FIG. 4 is a graph showing the current intensity—brightness property of Comparative Examples 1 and 2, and Example 1 of the present invention.

FIG. 5 is a graph showing the luminescence efficiency—brightness property of Comparative Examples 1 and 2, and Example I of the present invention.

DETAILED DESCRIPTON OF THE INVENTION

One embodiment of the organic EL device of the present invention having enhanced luminescence efficiency is shown in FIG. 2. The representative example of the present organic EL device will be explained below in reference to FIG. 2. Additional advantages, objects, and features of the present invention will be set forth in the description which follows and will also become apparent to those who practice the present invention. The objectives and other advantages of the present invention will be explained in the written description including the claims as well as the appended drawing. The same reference numerals are used throughout the drawing to indicate same or similar elements.

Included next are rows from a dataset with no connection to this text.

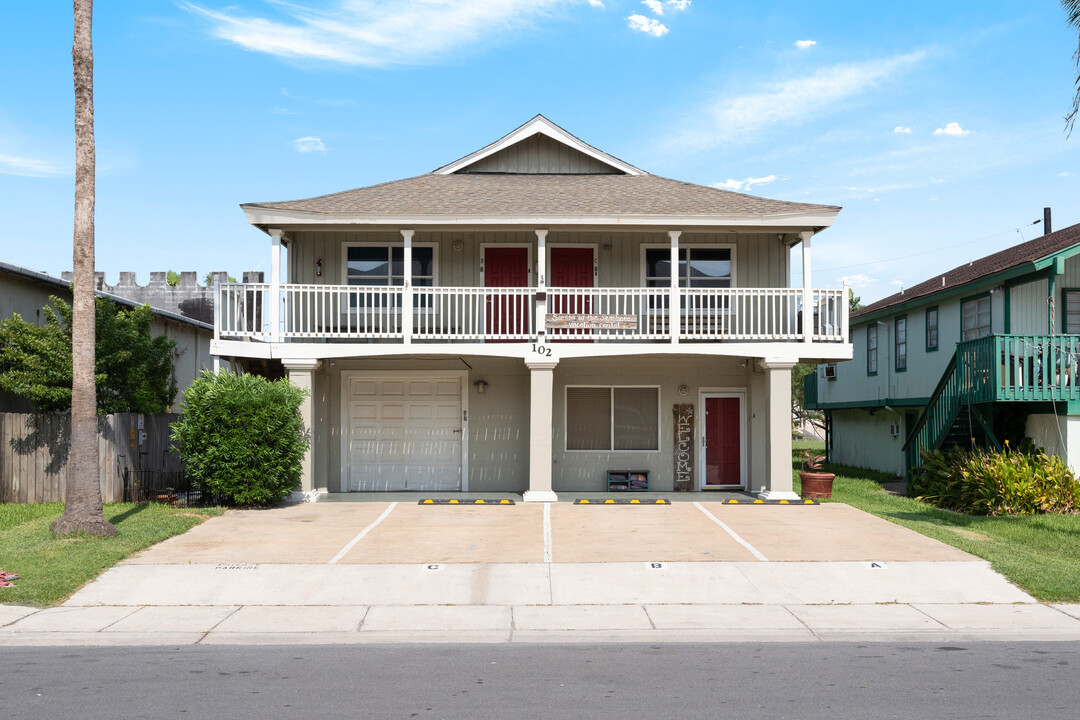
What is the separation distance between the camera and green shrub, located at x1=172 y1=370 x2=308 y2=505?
1512 cm

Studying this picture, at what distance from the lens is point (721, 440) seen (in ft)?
63.6

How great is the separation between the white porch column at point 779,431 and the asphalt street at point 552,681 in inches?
362

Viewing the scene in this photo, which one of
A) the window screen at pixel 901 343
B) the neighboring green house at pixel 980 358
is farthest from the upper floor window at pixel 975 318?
the window screen at pixel 901 343

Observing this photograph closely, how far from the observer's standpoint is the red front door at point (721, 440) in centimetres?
1934

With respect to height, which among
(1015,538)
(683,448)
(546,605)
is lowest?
(546,605)

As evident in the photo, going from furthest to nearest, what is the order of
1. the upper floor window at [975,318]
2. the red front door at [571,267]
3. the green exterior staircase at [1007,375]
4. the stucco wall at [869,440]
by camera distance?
the stucco wall at [869,440]
the upper floor window at [975,318]
the red front door at [571,267]
the green exterior staircase at [1007,375]

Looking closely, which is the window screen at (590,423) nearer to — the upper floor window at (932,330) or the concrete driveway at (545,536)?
the concrete driveway at (545,536)

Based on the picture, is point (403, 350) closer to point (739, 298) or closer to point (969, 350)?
point (739, 298)

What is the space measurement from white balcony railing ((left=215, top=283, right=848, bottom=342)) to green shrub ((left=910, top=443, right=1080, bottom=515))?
3.25 m

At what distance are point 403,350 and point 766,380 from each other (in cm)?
678

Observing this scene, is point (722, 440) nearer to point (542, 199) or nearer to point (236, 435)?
point (542, 199)

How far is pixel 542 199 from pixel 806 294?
537 cm

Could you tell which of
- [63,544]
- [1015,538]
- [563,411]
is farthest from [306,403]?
[1015,538]

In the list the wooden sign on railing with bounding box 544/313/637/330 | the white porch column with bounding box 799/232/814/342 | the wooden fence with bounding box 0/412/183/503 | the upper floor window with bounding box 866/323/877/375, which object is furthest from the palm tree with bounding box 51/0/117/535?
the upper floor window with bounding box 866/323/877/375
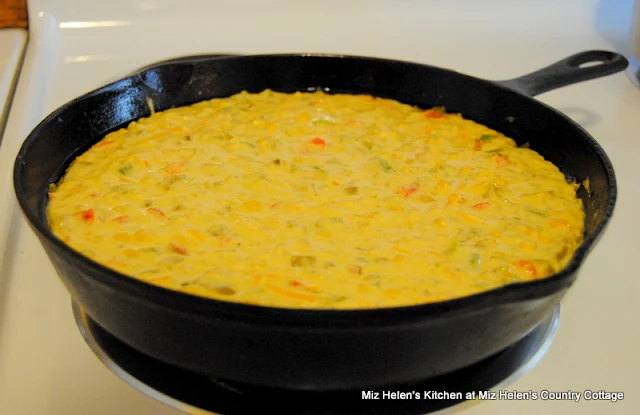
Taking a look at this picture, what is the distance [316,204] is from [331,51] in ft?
3.81

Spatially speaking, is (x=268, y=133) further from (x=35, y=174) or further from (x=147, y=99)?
(x=35, y=174)

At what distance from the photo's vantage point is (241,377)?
0.96 m

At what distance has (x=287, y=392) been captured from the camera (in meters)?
1.04

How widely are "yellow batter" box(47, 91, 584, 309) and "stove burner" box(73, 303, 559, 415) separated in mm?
145

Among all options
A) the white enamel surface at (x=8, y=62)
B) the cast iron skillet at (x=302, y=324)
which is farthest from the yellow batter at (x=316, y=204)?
the white enamel surface at (x=8, y=62)

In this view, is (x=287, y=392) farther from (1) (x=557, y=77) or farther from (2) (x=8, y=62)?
(2) (x=8, y=62)

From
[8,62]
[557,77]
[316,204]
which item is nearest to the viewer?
[316,204]

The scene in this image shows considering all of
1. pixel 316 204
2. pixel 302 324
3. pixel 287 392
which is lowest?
pixel 287 392

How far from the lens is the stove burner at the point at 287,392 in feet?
3.40

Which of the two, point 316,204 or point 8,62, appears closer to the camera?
point 316,204

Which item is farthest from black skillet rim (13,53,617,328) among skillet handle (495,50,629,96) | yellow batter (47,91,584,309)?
skillet handle (495,50,629,96)

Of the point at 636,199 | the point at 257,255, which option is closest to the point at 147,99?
the point at 257,255

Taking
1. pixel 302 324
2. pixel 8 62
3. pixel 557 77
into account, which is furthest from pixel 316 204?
pixel 8 62

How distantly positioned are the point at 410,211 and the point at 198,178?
0.49 metres
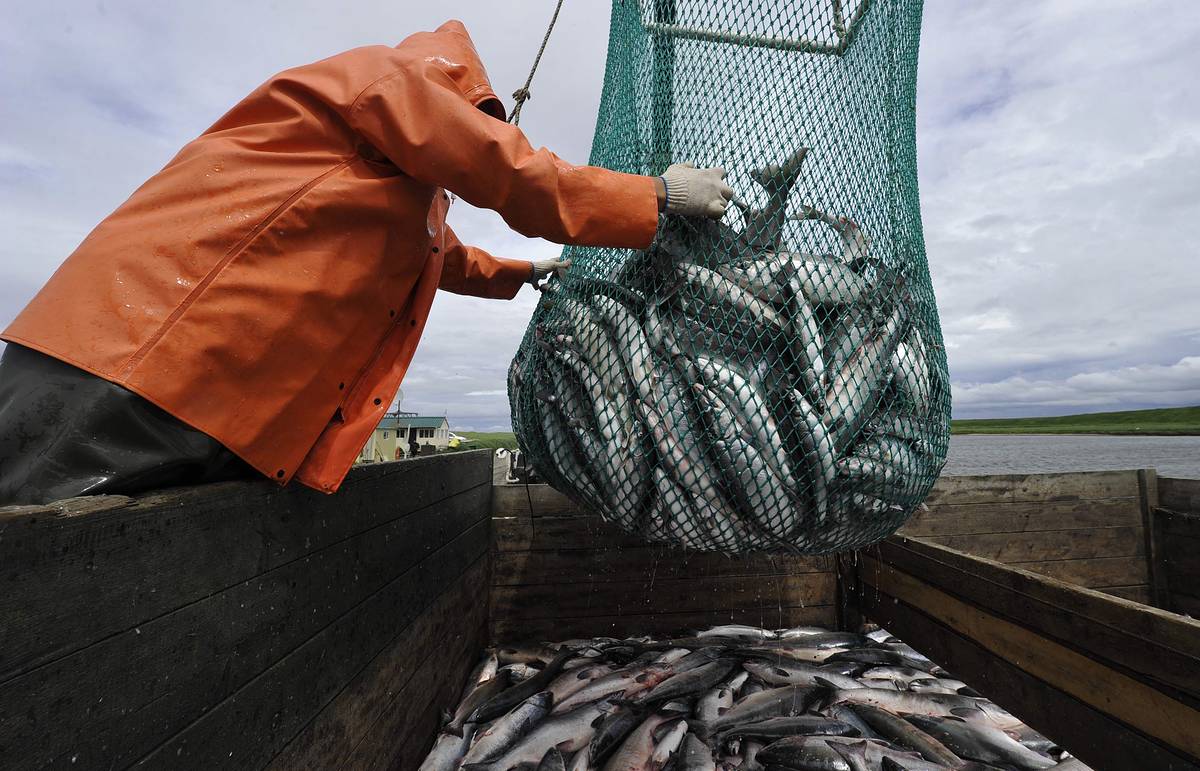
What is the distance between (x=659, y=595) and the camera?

First of all, an anode 20, a hole injection layer 30, and a hole transport layer 40 are subsequently formed on a substrate 10, and a doping type of emission layer 50 with certain thickness is formed thereon, and then only a host material is further deposited to form a non-doping doping type of emission layer 60 with certain thickness to prevent the evaporation of dopant. Then, an electron transport layer 70, an electron injection layer 80, and a cathode 90 are formed successively thereon to produce the organic EL device of the present invention.

The organic EL device of the present invention may not include an electron, a hole-related injection layer, and/or a transport layer depending on the property of material. The emission layer plays a role to emit light, but mostly also plays a role to transport electron or hole.

In the constituents of the present invention, the ionization potential energy of the doping region of the emission layer 50 becomes less than the inherent potential energy of the host material by impurity (dopant), and so electron affinity can be increased. However, since the non-doping region of the emission layer 60 dose not have impurity (dopant), any change of ionization potential energy and electron affinity is not caused. Therefore, the hole to pass the doping region of the emission layer 50 does not transport rapidly into the electron transport layer 70 at the interface of the non-doping region of the emission layer 60, and the hole transport is prevented to make the hole stay longer in the emission layer 50, 60.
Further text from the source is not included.